» Task
Write out every row below word for word, leaving the pictures out.

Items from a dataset
╭──
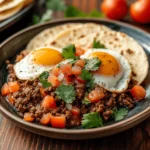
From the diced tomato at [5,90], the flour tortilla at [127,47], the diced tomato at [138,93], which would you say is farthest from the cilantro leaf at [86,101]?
the diced tomato at [5,90]

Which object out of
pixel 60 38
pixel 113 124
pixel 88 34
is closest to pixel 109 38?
pixel 88 34

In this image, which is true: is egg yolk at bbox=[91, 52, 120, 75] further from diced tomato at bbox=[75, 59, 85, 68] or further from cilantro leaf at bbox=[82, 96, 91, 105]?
cilantro leaf at bbox=[82, 96, 91, 105]

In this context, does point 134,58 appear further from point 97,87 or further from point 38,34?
point 38,34

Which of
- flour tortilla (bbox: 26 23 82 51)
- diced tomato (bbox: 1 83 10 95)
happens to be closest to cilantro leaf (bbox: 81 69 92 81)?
diced tomato (bbox: 1 83 10 95)

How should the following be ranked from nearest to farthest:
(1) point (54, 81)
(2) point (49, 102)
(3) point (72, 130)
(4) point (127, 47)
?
1. (3) point (72, 130)
2. (2) point (49, 102)
3. (1) point (54, 81)
4. (4) point (127, 47)

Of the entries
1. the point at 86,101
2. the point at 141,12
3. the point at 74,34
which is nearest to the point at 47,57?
the point at 86,101

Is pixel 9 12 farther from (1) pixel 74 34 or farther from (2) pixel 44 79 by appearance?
(2) pixel 44 79

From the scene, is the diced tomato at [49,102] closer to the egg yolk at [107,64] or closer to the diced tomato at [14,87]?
the diced tomato at [14,87]
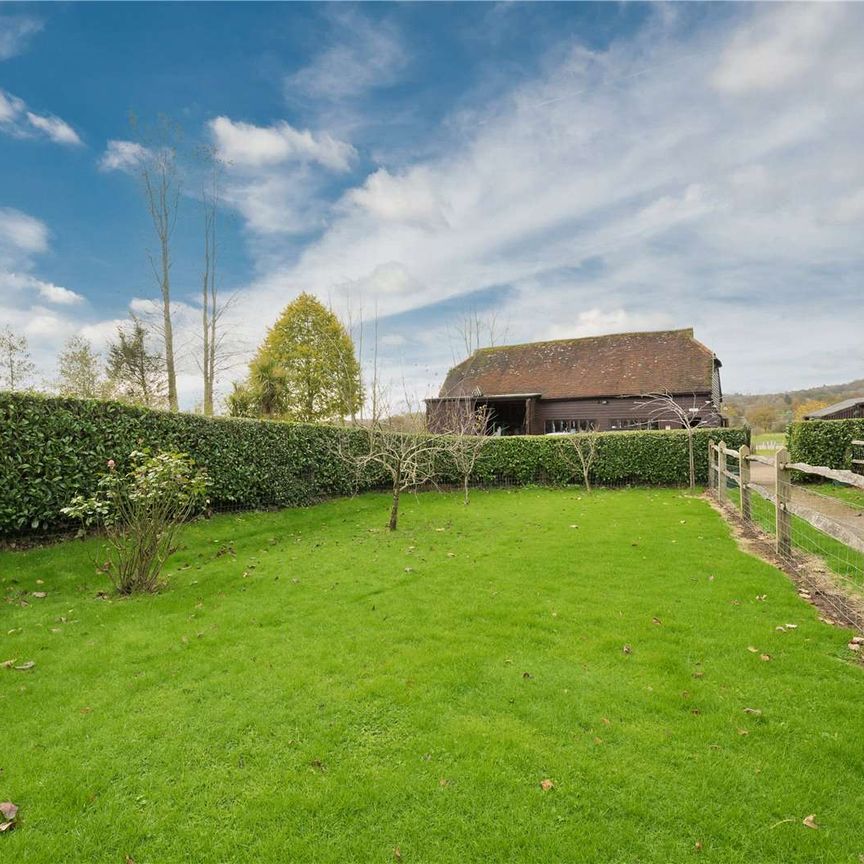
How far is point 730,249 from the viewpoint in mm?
16031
╰──
» In response
From the diced tomato at [5,90], the flour tortilla at [127,47], the diced tomato at [138,93], which would you say is farthest from the cilantro leaf at [86,101]?
the diced tomato at [5,90]

Which object out of
pixel 60 38
pixel 113 124
pixel 88 34
is closest to pixel 109 38?
pixel 88 34

In this image, which is true: is egg yolk at bbox=[91, 52, 120, 75] further from diced tomato at bbox=[75, 59, 85, 68] or further from cilantro leaf at bbox=[82, 96, 91, 105]?
cilantro leaf at bbox=[82, 96, 91, 105]

In this context, does point 134,58 appear further from point 97,87 or further from point 38,34?
point 38,34

Which of
- flour tortilla (bbox: 26 23 82 51)
- diced tomato (bbox: 1 83 10 95)
happens to be closest to cilantro leaf (bbox: 81 69 92 81)?
diced tomato (bbox: 1 83 10 95)

How should the following be ranked from nearest to farthest:
(1) point (54, 81)
(2) point (49, 102)
(3) point (72, 130)
(4) point (127, 47)
?
1. (3) point (72, 130)
2. (2) point (49, 102)
3. (1) point (54, 81)
4. (4) point (127, 47)

Of the entries
1. the point at 86,101
2. the point at 141,12
3. the point at 74,34
which is nearest to the point at 47,57?
the point at 86,101

Is pixel 9 12 farther from (1) pixel 74 34 or farther from (2) pixel 44 79 by appearance?
(2) pixel 44 79

From the scene, is the diced tomato at [49,102] closer to the egg yolk at [107,64] or closer to the diced tomato at [14,87]?
the diced tomato at [14,87]
How far is point 730,249 from the viewpoint in mm?
16031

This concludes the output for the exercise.